Repeat all of the records below word for word, but leave out the pictures.

── Supplied records

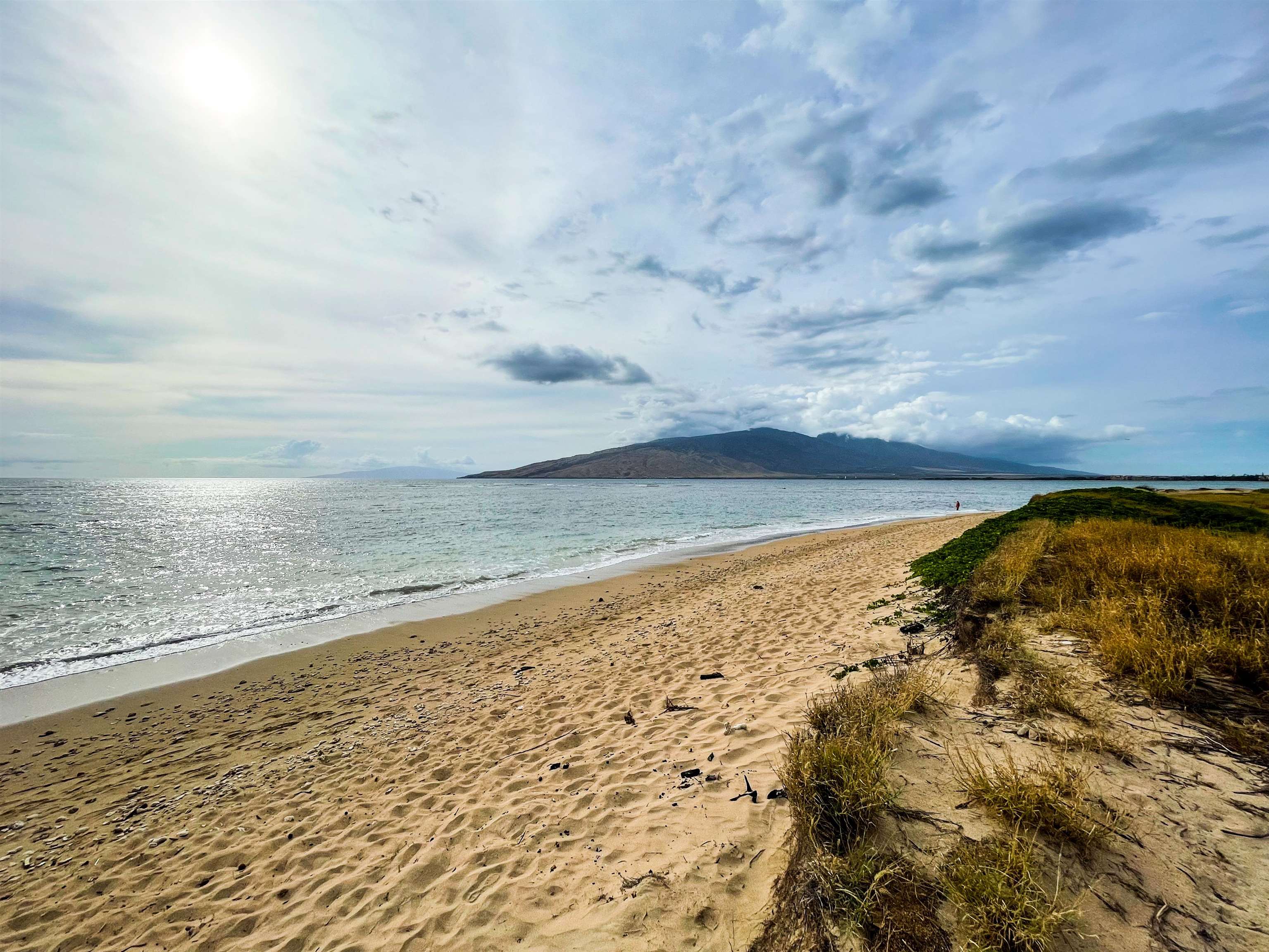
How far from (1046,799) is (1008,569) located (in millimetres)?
6259

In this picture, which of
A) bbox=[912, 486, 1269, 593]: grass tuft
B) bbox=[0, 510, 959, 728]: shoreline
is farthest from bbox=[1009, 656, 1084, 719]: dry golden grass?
bbox=[0, 510, 959, 728]: shoreline

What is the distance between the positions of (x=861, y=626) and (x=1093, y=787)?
6.31m

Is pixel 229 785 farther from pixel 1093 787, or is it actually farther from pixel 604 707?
pixel 1093 787

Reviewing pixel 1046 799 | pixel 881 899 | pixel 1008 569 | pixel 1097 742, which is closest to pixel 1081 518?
pixel 1008 569

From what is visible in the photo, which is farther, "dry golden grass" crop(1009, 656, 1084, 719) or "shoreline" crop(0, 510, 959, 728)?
"shoreline" crop(0, 510, 959, 728)

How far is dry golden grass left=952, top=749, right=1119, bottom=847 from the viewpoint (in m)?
3.02

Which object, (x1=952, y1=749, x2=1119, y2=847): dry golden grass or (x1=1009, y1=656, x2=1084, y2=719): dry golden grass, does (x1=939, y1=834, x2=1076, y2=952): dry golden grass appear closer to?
(x1=952, y1=749, x2=1119, y2=847): dry golden grass

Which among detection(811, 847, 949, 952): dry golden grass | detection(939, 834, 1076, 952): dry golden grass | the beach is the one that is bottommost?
the beach

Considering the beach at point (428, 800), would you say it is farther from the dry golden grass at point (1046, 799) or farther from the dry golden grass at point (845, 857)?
the dry golden grass at point (1046, 799)

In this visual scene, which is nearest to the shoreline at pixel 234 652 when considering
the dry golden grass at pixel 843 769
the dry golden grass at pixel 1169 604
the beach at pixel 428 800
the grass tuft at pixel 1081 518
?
the beach at pixel 428 800

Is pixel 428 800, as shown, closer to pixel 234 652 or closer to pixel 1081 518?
pixel 234 652

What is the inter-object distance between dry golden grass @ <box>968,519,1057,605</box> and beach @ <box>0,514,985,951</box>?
1564mm

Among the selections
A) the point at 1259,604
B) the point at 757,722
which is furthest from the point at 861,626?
the point at 1259,604

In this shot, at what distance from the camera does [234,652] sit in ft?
38.2
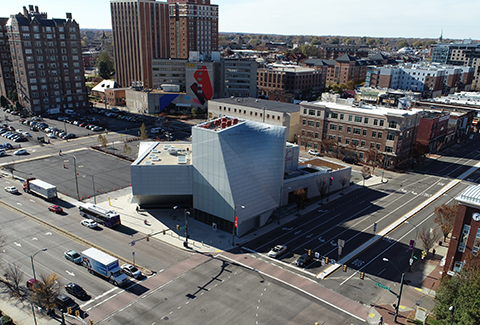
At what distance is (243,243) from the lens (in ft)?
203

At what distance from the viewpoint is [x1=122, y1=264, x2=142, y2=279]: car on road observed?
51.6m

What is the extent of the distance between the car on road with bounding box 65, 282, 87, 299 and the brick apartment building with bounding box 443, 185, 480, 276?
4809 cm

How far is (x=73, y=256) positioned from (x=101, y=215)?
1155 cm

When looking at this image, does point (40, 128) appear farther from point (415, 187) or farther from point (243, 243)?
point (415, 187)

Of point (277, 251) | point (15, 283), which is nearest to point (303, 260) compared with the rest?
point (277, 251)

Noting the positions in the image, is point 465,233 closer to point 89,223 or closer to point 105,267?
point 105,267

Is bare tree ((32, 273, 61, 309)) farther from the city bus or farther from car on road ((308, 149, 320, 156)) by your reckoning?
car on road ((308, 149, 320, 156))

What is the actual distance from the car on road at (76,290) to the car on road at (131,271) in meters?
6.28

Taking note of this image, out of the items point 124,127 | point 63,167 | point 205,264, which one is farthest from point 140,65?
point 205,264

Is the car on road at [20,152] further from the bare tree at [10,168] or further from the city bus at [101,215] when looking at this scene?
the city bus at [101,215]

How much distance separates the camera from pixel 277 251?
58094 mm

────

:: In response ::
How far from (1046,799) is (1008,569) located (in millimetres)?
6259

In this picture, which of
A) bbox=[912, 486, 1269, 593]: grass tuft
B) bbox=[0, 510, 959, 728]: shoreline
is farthest from bbox=[1009, 656, 1084, 719]: dry golden grass?
bbox=[0, 510, 959, 728]: shoreline

What is the distance between the positions of (x=861, y=626) and (x=1093, y=787)?
6.31m

Is pixel 229 785 farther from pixel 1093 787, or is it actually farther from pixel 604 707?
pixel 1093 787

Reviewing pixel 1046 799 | pixel 881 899 | pixel 1008 569 | pixel 1097 742, which is closest to pixel 1081 518?
pixel 1008 569

From what is visible in the photo, which is farther, "dry golden grass" crop(1009, 656, 1084, 719) or "shoreline" crop(0, 510, 959, 728)?
"shoreline" crop(0, 510, 959, 728)

How far is dry golden grass left=952, top=749, right=1119, bottom=847 from the viewpoint (in m)?
3.02

Which object, (x1=952, y1=749, x2=1119, y2=847): dry golden grass or (x1=1009, y1=656, x2=1084, y2=719): dry golden grass, does (x1=939, y1=834, x2=1076, y2=952): dry golden grass appear closer to?
(x1=952, y1=749, x2=1119, y2=847): dry golden grass

Which among detection(811, 847, 949, 952): dry golden grass | detection(939, 834, 1076, 952): dry golden grass | the beach is the one that is bottommost?
the beach

Considering the beach at point (428, 800), would you say it is farther from the dry golden grass at point (1046, 799) or farther from the dry golden grass at point (845, 857)?
the dry golden grass at point (1046, 799)

In this visual scene, which is nearest to the shoreline at pixel 234 652 when considering
the dry golden grass at pixel 843 769
the dry golden grass at pixel 1169 604
the beach at pixel 428 800
the grass tuft at pixel 1081 518
?
the beach at pixel 428 800

Is pixel 428 800, as shown, closer to pixel 234 652 or closer to pixel 1081 518?
pixel 234 652

What is the inter-object distance between dry golden grass @ <box>968,519,1057,605</box> and beach @ <box>0,514,985,951</box>?
1564mm

Among the selections
A) the point at 1259,604
B) the point at 757,722
which is furthest from the point at 861,626?
the point at 1259,604

In this shot, at what distance from the camera does [234,652] sit in ft?
38.2
At what distance is (243,243) from the lens (in ft)?
203

At what distance from the viewpoint is [x1=122, y1=264, x2=142, y2=279]: car on road observed?
51.6m

What is the extent of the distance between the car on road with bounding box 65, 282, 87, 299 and the brick apartment building with bounding box 443, 185, 480, 276?
4809 cm

How far is (x=73, y=256) positioned from (x=101, y=215)?
1155 cm

When looking at this image, does point (40, 128) appear farther from point (415, 187) or farther from point (243, 243)?
point (415, 187)

Of point (277, 251) | point (15, 283), which is nearest to point (303, 260) compared with the rest?
point (277, 251)

Noting the positions in the image, is point 465,233 closer to point 89,223 or closer to point 105,267?
point 105,267

Is bare tree ((32, 273, 61, 309)) farther from the city bus or farther from car on road ((308, 149, 320, 156)) by your reckoning?
car on road ((308, 149, 320, 156))

What is the actual distance from the car on road at (76,290) to the car on road at (131,271) in meters?
6.28

Taking note of this image, out of the items point 124,127 | point 63,167 | point 205,264, which one is farthest from point 140,65?
point 205,264

Is the car on road at [20,152] further from the bare tree at [10,168] or further from the city bus at [101,215] when looking at this scene?
the city bus at [101,215]

How much distance separates the camera from pixel 277 251?
58094 mm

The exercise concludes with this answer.